▶ **What you need to do**
Reproduce every line of the material below without changing anything.

------------------------

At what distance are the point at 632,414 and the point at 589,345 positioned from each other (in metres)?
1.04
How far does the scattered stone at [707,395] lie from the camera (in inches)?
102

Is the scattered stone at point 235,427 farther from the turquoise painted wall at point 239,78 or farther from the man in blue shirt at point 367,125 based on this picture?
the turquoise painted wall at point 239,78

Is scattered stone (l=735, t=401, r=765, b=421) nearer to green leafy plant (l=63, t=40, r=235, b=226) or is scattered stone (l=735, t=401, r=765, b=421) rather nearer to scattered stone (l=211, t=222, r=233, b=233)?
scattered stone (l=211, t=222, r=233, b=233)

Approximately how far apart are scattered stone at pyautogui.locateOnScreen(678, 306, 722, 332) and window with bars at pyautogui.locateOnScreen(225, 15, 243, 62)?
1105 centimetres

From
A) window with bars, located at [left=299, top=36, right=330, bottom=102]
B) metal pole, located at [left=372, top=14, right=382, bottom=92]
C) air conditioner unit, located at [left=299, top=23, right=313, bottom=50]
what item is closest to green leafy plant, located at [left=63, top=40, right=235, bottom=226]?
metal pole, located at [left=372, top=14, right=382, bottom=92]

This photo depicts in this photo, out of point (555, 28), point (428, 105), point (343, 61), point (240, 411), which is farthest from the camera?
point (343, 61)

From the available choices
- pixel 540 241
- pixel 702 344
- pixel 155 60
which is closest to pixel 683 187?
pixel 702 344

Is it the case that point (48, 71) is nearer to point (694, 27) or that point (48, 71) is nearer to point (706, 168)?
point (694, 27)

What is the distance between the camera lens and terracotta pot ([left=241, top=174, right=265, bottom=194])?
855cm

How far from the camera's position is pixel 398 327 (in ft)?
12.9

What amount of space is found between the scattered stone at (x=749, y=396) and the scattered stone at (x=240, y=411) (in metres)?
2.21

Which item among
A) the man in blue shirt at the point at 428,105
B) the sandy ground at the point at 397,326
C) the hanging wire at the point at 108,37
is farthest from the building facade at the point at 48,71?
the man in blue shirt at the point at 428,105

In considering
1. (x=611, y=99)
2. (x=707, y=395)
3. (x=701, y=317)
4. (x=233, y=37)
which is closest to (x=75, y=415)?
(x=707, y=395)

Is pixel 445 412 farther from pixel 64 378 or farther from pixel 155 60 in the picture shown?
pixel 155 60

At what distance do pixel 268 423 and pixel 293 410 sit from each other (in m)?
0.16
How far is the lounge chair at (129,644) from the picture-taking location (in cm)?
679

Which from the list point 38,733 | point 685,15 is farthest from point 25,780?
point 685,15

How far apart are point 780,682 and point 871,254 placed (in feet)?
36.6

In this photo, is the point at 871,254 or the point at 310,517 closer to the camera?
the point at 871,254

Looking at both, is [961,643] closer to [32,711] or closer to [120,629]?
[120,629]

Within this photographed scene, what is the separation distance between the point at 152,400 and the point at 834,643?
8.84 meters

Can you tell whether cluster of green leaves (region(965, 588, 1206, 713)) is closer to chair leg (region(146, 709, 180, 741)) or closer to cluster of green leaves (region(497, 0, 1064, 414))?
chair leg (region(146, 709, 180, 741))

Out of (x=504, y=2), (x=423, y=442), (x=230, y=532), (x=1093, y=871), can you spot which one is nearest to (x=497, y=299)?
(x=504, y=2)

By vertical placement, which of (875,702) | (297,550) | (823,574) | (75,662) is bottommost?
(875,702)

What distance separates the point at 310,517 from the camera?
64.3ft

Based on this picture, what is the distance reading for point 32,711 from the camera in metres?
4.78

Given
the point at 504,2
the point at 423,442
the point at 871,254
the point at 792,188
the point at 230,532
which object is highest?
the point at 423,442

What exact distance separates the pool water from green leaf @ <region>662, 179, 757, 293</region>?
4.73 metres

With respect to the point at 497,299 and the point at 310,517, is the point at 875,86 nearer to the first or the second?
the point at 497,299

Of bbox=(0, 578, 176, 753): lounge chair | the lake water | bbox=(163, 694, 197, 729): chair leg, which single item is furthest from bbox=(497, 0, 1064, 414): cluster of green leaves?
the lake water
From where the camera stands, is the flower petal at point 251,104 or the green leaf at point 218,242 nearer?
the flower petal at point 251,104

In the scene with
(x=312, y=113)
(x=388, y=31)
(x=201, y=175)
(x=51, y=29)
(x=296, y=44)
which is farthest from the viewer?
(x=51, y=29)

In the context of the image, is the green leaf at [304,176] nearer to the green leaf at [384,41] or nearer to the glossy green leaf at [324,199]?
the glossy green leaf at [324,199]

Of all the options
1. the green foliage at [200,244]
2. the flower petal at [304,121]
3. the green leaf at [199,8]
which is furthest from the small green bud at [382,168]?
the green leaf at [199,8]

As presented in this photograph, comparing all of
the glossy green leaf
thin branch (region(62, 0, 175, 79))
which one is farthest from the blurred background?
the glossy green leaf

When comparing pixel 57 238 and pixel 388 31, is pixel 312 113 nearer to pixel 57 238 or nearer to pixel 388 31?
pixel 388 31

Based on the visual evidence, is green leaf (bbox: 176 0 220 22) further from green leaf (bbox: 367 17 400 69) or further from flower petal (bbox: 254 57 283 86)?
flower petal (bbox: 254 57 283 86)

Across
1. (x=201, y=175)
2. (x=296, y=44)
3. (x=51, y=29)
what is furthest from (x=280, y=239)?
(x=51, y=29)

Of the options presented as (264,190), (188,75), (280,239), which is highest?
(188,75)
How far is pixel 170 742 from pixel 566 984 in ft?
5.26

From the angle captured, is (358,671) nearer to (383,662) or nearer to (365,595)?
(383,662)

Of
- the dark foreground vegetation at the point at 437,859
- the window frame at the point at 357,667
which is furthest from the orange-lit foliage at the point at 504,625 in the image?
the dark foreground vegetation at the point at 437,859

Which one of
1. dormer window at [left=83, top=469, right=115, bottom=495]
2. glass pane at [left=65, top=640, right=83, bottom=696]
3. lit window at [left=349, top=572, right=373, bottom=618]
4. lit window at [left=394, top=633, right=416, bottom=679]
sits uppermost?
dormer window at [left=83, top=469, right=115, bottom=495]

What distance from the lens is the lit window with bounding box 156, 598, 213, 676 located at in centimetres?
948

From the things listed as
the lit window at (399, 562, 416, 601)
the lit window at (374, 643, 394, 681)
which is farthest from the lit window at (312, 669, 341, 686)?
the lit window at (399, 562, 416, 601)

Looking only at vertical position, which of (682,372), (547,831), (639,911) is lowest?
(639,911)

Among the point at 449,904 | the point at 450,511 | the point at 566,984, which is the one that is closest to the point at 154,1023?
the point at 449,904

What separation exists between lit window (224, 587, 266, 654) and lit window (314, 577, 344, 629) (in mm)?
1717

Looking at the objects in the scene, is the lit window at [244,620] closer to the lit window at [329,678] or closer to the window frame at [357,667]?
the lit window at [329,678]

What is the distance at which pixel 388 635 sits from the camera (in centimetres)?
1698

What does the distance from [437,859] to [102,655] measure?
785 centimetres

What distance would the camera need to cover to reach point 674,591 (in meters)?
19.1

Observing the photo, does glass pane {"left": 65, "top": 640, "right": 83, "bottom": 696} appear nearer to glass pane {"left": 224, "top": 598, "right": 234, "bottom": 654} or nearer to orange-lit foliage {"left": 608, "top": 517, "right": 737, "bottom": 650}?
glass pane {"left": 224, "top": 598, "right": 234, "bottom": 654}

------------------------

▶ **Result**
At what distance are the point at 632,414 and the point at 589,345 positioned from each other (in metres)?
1.04
How far does the scattered stone at [707,395] lie from the camera (in inches)?
102

Is the scattered stone at point 235,427 farther from the turquoise painted wall at point 239,78 or farther from the man in blue shirt at point 367,125 based on this picture?
the turquoise painted wall at point 239,78

Is scattered stone (l=735, t=401, r=765, b=421) nearer to green leafy plant (l=63, t=40, r=235, b=226) or is scattered stone (l=735, t=401, r=765, b=421) rather nearer to scattered stone (l=211, t=222, r=233, b=233)?
scattered stone (l=211, t=222, r=233, b=233)

Approximately how far apart are scattered stone at pyautogui.locateOnScreen(678, 306, 722, 332) and window with bars at pyautogui.locateOnScreen(225, 15, 243, 62)?
1105 centimetres

From
A) window with bars, located at [left=299, top=36, right=330, bottom=102]
B) metal pole, located at [left=372, top=14, right=382, bottom=92]
C) air conditioner unit, located at [left=299, top=23, right=313, bottom=50]
what item is closest to green leafy plant, located at [left=63, top=40, right=235, bottom=226]?
metal pole, located at [left=372, top=14, right=382, bottom=92]

This photo depicts in this photo, out of point (555, 28), point (428, 105), point (343, 61), point (240, 411), which is farthest from the camera?
point (343, 61)

From the available choices
- pixel 540 241
- pixel 702 344
- pixel 155 60
which is closest to pixel 683 187?
pixel 702 344

Is it the case that point (48, 71) is nearer to point (694, 27) or that point (48, 71) is nearer to point (706, 168)?
point (694, 27)

What is the distance between the camera lens and terracotta pot ([left=241, top=174, right=265, bottom=194])?
855cm

How far from the camera's position is pixel 398 327 (in ft)?
12.9

What amount of space is found between the scattered stone at (x=749, y=396) and the scattered stone at (x=240, y=411) (in metres)?
2.21

Which item among
A) the man in blue shirt at the point at 428,105
B) the sandy ground at the point at 397,326
C) the hanging wire at the point at 108,37
is farthest from the building facade at the point at 48,71?
the man in blue shirt at the point at 428,105

In considering
1. (x=611, y=99)
2. (x=707, y=395)
3. (x=701, y=317)
4. (x=233, y=37)
which is closest to (x=75, y=415)?
(x=707, y=395)

Is pixel 445 412 farther from pixel 64 378 or farther from pixel 155 60 in the picture shown?
pixel 155 60

At what distance do pixel 268 423 and pixel 293 410 sit from each other (in m)?
0.16
How far is the lounge chair at (129,644) from the picture-taking location (in cm)?
679

Which from the list point 38,733 | point 685,15 is farthest from point 25,780?
point 685,15

How far apart are point 780,682 and point 871,254 placed (in feet)?
36.6

In this photo, is the point at 871,254 or the point at 310,517 closer to the camera?
the point at 871,254

Looking at both, is [961,643] closer to [32,711] or closer to [120,629]?
[120,629]

Within this photographed scene, what is the separation distance between the point at 152,400 and the point at 834,643?
8.84 meters

Can you tell whether cluster of green leaves (region(965, 588, 1206, 713)) is closer to chair leg (region(146, 709, 180, 741)) or closer to cluster of green leaves (region(497, 0, 1064, 414))?
chair leg (region(146, 709, 180, 741))

Out of (x=504, y=2), (x=423, y=442), (x=230, y=532), (x=1093, y=871), can you spot which one is nearest to (x=497, y=299)?
(x=504, y=2)

By vertical placement, which of (875,702) | (297,550) | (823,574) | (75,662) is bottommost?
(875,702)

What distance separates the point at 310,517 from the camera?
64.3ft

Based on this picture, what is the distance reading for point 32,711 from the camera in metres?
4.78

Given
the point at 504,2
the point at 423,442
the point at 871,254
the point at 792,188
the point at 230,532
which object is highest?
the point at 423,442

What exact distance separates the pool water from green leaf @ <region>662, 179, 757, 293</region>?
4.73 metres

With respect to the point at 497,299 and the point at 310,517, is the point at 875,86 nearer to the first or the second?
the point at 497,299

Of bbox=(0, 578, 176, 753): lounge chair | the lake water | bbox=(163, 694, 197, 729): chair leg, which single item is furthest from bbox=(497, 0, 1064, 414): cluster of green leaves?
the lake water
From where the camera stands, is the flower petal at point 251,104 or the green leaf at point 218,242 nearer?
the flower petal at point 251,104

In the scene with
(x=312, y=113)
(x=388, y=31)
(x=201, y=175)
(x=51, y=29)
(x=296, y=44)
which is farthest from the viewer?
(x=51, y=29)

In the context of the image, is the green leaf at [304,176] nearer to the green leaf at [384,41] or nearer to the glossy green leaf at [324,199]?
the glossy green leaf at [324,199]

Of all the options
1. the green foliage at [200,244]
2. the flower petal at [304,121]
3. the green leaf at [199,8]
which is furthest from the small green bud at [382,168]?
the green leaf at [199,8]

As presented in this photograph, comparing all of
the glossy green leaf
thin branch (region(62, 0, 175, 79))
which one is farthest from the blurred background?
the glossy green leaf

When comparing pixel 57 238 and pixel 388 31, is pixel 312 113 nearer to pixel 57 238 or nearer to pixel 388 31?
pixel 388 31

Based on the visual evidence, is green leaf (bbox: 176 0 220 22) further from green leaf (bbox: 367 17 400 69) or further from flower petal (bbox: 254 57 283 86)?
flower petal (bbox: 254 57 283 86)

Across
1. (x=201, y=175)
2. (x=296, y=44)
3. (x=51, y=29)
what is furthest from (x=280, y=239)?
(x=51, y=29)

Of the options presented as (264,190), (188,75), (280,239), which is highest?
(188,75)
How far is pixel 170 742 from pixel 566 984 in ft?
5.26

From the angle captured, is (358,671) nearer to (383,662) or nearer to (365,595)?
(383,662)

Of
- the dark foreground vegetation at the point at 437,859
- the window frame at the point at 357,667
which is furthest from the orange-lit foliage at the point at 504,625 in the image?
the dark foreground vegetation at the point at 437,859

Which one of
1. dormer window at [left=83, top=469, right=115, bottom=495]
2. glass pane at [left=65, top=640, right=83, bottom=696]
3. lit window at [left=349, top=572, right=373, bottom=618]
4. lit window at [left=394, top=633, right=416, bottom=679]
sits uppermost?
dormer window at [left=83, top=469, right=115, bottom=495]

What distance from the lens is the lit window with bounding box 156, 598, 213, 676 located at in centimetres?
948

From the things listed as
the lit window at (399, 562, 416, 601)
the lit window at (374, 643, 394, 681)
which is farthest from the lit window at (312, 669, 341, 686)?
the lit window at (399, 562, 416, 601)

Looking only at vertical position, which of (682,372), (547,831), (639,911) is lowest?
(639,911)

Among the point at 449,904 | the point at 450,511 | the point at 566,984, which is the one that is closest to the point at 154,1023?
the point at 449,904

What separation exists between lit window (224, 587, 266, 654) and lit window (314, 577, 344, 629) (in mm)?
1717

Looking at the objects in the scene, is the lit window at [244,620] closer to the lit window at [329,678] or closer to the window frame at [357,667]?
the lit window at [329,678]

What is the distance at which pixel 388 635 sits from the camera (in centimetres)?
1698

What does the distance from [437,859] to [102,655] measure?
785 centimetres

What distance would the camera need to cover to reach point 674,591 (in meters)?
19.1

Observing the photo, does glass pane {"left": 65, "top": 640, "right": 83, "bottom": 696} appear nearer to glass pane {"left": 224, "top": 598, "right": 234, "bottom": 654} or nearer to orange-lit foliage {"left": 608, "top": 517, "right": 737, "bottom": 650}?
glass pane {"left": 224, "top": 598, "right": 234, "bottom": 654}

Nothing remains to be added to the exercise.